My textbook says the limit does not exist. I don't agree, or there is something I miss.

I have opposite conclusions about $\lim_{x \to{-}\infty}{(\sqrt{x^2+x}-x)}$

Quote from my textbook:
"The limit $\lim_{x \to{-}\infty}{(\sqrt{x^2+x}-x)}$ is not nearly so subtle. Since $-x>0$ as $x\rightarrow{-\infty}$, we have $\sqrt{x^2+x}-x>\sqrt{x^2+x}$, which grows arbitrarily large as $x\rightarrow{-\infty}$. The limit does not exist."

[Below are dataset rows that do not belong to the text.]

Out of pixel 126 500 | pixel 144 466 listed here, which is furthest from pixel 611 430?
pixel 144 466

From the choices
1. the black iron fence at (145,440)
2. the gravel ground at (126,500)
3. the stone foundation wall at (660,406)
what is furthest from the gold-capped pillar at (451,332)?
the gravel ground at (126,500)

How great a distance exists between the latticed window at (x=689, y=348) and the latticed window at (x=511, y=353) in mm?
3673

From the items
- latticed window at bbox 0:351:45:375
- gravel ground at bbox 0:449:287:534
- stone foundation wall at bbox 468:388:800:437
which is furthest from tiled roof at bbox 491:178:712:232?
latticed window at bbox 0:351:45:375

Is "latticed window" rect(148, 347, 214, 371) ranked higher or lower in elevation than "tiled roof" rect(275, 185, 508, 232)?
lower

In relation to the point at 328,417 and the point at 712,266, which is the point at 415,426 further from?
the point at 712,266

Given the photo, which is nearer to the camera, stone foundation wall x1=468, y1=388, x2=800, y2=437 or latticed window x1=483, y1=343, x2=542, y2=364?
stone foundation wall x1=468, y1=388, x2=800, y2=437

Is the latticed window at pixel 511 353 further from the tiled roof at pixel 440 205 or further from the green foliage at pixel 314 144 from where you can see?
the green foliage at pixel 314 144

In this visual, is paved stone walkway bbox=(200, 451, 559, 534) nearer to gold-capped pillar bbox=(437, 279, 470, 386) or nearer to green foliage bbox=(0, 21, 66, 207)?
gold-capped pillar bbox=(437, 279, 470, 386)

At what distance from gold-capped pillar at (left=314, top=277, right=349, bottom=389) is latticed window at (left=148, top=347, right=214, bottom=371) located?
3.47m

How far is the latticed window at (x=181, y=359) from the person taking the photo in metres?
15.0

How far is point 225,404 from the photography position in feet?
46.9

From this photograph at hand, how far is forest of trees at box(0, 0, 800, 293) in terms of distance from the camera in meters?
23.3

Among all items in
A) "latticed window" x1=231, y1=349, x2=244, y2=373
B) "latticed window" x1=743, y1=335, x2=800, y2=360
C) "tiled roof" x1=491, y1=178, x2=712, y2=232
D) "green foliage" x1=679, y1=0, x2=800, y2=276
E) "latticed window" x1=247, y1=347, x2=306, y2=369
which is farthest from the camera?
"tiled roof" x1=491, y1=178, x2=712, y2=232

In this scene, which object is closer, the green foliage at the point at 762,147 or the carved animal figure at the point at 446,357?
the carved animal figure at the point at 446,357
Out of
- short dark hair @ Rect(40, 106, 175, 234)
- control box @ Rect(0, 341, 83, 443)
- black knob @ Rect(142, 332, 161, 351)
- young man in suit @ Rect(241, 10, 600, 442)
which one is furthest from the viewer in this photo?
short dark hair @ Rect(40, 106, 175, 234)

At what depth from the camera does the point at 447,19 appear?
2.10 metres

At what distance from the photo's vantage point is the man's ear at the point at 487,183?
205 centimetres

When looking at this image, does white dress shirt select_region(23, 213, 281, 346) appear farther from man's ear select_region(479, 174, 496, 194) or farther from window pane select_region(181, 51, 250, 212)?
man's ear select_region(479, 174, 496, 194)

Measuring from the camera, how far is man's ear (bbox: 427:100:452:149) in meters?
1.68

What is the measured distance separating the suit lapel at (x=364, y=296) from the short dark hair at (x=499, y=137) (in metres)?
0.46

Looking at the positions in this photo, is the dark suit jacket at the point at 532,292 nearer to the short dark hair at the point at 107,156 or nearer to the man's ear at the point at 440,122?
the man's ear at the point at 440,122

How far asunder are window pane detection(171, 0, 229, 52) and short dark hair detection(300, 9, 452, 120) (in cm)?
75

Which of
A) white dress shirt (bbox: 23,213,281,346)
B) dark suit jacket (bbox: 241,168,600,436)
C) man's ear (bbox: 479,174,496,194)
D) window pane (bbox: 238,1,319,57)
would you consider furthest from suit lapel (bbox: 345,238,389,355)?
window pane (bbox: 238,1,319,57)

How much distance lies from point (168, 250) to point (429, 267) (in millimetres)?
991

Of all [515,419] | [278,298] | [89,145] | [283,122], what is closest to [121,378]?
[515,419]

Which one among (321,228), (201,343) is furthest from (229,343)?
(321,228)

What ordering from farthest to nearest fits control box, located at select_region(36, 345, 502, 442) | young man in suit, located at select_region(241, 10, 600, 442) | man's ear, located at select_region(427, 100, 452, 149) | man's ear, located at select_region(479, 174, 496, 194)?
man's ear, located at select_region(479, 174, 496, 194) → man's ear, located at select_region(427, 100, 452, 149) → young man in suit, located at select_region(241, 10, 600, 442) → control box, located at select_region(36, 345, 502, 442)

But online limits calculators say the limit is $\infty$, and my personal opinion is:
$\lim_{x \to{-}\infty}{(\sqrt{x^2+x}-x)}=\infty-(-\infty)=\infty$

 

[ergospherical]

For $x < 0$,\begin{align*}
\lim_{x \rightarrow -\infty} \sqrt{x^2 + x} - x &= \lim_{x \rightarrow -\infty} |x| \left(\sqrt{1+\dfrac{1}{x}} + 1 \right) \\
&= \lim_{x \rightarrow -\infty} |x| \left( 2 + \dfrac{1}{2x} + O\left( \dfrac{1}{x^2} \right) \right) \\
&= \lim_{x \rightarrow -\infty} 2|x| - \dfrac{1}{2}
\end{align*}which does not exist (i.e. you can make the thing on the right arbitrarily large for sufficiently negative $x$).

 

[fresh_42]

$\pm \infty$ are not numbers. A sequence is divergent if it increases or decreases forever to $\pm \infty$. It is not convergent to infinity. In this sense, the limit does not exist.

 

[Mark44]

[My textbook says the limit does not exist. I don't agree, or there is something I miss.

It's sort of a semantics thing. Although we can write $\lim_{x \to \infty}x^2 = \infty$, if the "limit" is $\infty$, we consider the limit to not exist, since $\infty$ is not a number in the real number system.

Another way that the limit can fail to exist is if you get different values on either side of the limit point, as in $\lim_{x \to 0} \frac 1 x$.